When RAW 264.7 cells were exposed to fluid flow for 2 hours in a co-culture system with U266 cell culture medium and exogenous RANKL for 3 days, the number of TRAP-positive multinuclear-cells significantly decreased as compared to cells not exposed to fluid flow. This demonstrated that fluid shear stress might suppress osteoclast activity and promote osteoclast apoptosis, which is consistent with a previous report [20,22]. The aforementioned findings indicate that fluid shear stress may inhibit bone resorption and promote recovery from myeloma bone disease.

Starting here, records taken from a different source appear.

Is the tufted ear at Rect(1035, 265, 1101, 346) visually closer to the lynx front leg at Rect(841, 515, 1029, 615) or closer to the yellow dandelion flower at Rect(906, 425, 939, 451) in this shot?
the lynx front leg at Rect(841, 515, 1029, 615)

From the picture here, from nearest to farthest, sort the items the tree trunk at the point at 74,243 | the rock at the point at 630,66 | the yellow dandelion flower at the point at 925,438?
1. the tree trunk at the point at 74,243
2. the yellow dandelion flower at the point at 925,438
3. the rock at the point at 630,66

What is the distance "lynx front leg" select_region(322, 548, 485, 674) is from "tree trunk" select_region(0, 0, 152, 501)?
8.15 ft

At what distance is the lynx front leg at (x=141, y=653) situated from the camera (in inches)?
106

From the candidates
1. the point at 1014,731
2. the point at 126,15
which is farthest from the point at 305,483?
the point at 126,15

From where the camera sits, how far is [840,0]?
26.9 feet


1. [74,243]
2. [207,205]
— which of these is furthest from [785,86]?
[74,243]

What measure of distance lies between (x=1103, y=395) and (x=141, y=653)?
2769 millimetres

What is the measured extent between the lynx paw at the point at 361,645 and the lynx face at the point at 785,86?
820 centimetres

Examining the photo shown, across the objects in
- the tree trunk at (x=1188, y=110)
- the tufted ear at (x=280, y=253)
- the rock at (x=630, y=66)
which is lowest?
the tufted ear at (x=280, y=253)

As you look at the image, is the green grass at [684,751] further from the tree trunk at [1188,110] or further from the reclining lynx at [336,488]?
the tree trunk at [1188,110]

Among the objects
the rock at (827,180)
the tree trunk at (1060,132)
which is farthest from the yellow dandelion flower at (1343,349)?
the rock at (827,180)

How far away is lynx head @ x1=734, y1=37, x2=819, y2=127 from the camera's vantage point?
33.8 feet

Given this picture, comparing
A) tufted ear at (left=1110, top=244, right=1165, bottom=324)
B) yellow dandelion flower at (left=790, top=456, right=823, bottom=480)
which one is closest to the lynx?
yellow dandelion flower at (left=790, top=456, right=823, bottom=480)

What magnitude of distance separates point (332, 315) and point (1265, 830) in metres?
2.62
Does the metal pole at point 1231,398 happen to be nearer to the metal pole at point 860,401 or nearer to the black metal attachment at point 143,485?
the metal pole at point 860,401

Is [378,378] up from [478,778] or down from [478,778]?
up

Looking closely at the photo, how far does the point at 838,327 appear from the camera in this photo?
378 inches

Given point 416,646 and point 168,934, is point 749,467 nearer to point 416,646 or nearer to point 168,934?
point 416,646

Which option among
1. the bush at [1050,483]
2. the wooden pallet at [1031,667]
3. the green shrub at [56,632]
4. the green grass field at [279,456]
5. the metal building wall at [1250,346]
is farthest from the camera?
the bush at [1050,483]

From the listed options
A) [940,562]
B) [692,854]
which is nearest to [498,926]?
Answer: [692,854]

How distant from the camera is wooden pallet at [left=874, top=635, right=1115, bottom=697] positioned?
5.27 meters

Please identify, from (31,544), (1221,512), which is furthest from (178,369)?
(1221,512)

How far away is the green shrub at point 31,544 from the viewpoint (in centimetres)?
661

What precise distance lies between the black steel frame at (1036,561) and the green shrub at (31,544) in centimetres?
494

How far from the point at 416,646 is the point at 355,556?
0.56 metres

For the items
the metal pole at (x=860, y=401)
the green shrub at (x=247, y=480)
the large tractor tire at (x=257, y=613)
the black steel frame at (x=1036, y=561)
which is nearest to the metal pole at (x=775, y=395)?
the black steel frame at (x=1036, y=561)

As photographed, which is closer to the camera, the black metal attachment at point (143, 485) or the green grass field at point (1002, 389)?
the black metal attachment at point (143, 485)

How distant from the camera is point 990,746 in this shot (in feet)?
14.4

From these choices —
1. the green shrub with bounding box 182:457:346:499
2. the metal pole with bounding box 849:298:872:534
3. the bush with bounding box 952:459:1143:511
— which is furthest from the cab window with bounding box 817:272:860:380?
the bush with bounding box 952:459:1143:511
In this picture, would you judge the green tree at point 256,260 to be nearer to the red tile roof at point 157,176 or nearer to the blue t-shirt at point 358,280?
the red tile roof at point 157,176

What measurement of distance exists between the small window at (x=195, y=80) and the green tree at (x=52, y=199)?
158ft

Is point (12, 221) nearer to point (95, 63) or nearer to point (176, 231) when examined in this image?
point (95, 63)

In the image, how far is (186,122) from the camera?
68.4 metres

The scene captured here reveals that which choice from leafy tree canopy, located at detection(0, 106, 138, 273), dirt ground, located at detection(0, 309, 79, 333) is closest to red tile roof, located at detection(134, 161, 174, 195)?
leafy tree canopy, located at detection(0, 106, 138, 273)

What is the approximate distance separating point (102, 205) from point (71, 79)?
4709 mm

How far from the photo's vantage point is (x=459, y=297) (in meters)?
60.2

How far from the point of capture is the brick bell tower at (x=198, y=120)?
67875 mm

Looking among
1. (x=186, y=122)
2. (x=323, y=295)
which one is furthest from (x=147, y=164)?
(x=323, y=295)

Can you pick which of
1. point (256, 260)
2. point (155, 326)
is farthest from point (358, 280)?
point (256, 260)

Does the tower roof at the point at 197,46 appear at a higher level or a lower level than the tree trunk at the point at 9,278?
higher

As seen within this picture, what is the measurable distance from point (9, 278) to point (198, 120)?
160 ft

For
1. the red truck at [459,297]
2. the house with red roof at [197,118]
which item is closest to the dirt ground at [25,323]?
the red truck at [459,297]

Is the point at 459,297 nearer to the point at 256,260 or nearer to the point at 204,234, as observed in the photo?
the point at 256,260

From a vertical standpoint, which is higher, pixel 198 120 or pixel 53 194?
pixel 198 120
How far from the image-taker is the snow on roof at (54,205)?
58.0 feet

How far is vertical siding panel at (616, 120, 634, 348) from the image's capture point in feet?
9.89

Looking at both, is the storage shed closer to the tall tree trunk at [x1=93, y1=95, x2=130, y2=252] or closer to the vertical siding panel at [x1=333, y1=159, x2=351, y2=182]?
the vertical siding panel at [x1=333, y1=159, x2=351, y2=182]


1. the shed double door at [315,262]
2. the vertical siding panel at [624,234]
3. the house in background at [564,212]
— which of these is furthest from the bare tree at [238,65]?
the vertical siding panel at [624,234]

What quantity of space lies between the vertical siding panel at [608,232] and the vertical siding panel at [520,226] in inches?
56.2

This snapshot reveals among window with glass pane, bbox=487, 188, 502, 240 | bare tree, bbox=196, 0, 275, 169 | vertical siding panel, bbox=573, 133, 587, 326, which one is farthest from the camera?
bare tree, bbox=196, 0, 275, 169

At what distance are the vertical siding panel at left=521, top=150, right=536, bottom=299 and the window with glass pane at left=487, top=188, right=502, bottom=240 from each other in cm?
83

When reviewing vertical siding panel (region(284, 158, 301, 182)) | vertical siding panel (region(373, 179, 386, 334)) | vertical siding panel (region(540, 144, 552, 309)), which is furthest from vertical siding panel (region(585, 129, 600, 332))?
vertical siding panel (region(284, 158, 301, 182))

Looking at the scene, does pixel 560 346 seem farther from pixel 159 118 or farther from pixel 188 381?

Osteoclastic bone resorption is dependent on RANKL expression. OPG, a decoy receptor for RANKL, competitively inhibits RANKL binding to RANK, which not only blocks the formation of new osteoclasts but also shortens the survival of osteoclasts already present in the bone tissue. Thus, the balance between RANKL and OPG expression determines the volume of bone resorption. In this study, we found that fluid shear stress decreased RANKL expression and increased OPG expression in MLO-Y4 cells, significantly decreasing the RANKL/OPG ratio. Changes in the RANKL/OPG ratio have been shown to directly affect osteoclast formation in in vitro experiments [23]. Thus, fluid shear stress is a potent regulator of osteocyte differentiation, as it suppresses osteoclastogenesis via OPG upregulation and RANKL downregulation. The results of our in vitro experiment suggest that low-intensity vibration or mild exercise (analogous to fluid shear stress) may help multiple myeloma patients recover from myeloma bone disease. Further studies are warranted to understand the specific mechanisms underlying these findings and evaluate their clinical value.

Conclusions

Our study revealed that fluid shear stress ameliorated the inhibitory effects of myeloma cells on osteocyte growth and inhibited osteoclast proliferation by means of RANKL and OPG signaling. This may have clinical implications in patients with multiple myeloma in that mechanical loading with low-intensity vibration or mild exercise may prevent the progression of myeloma bone disease.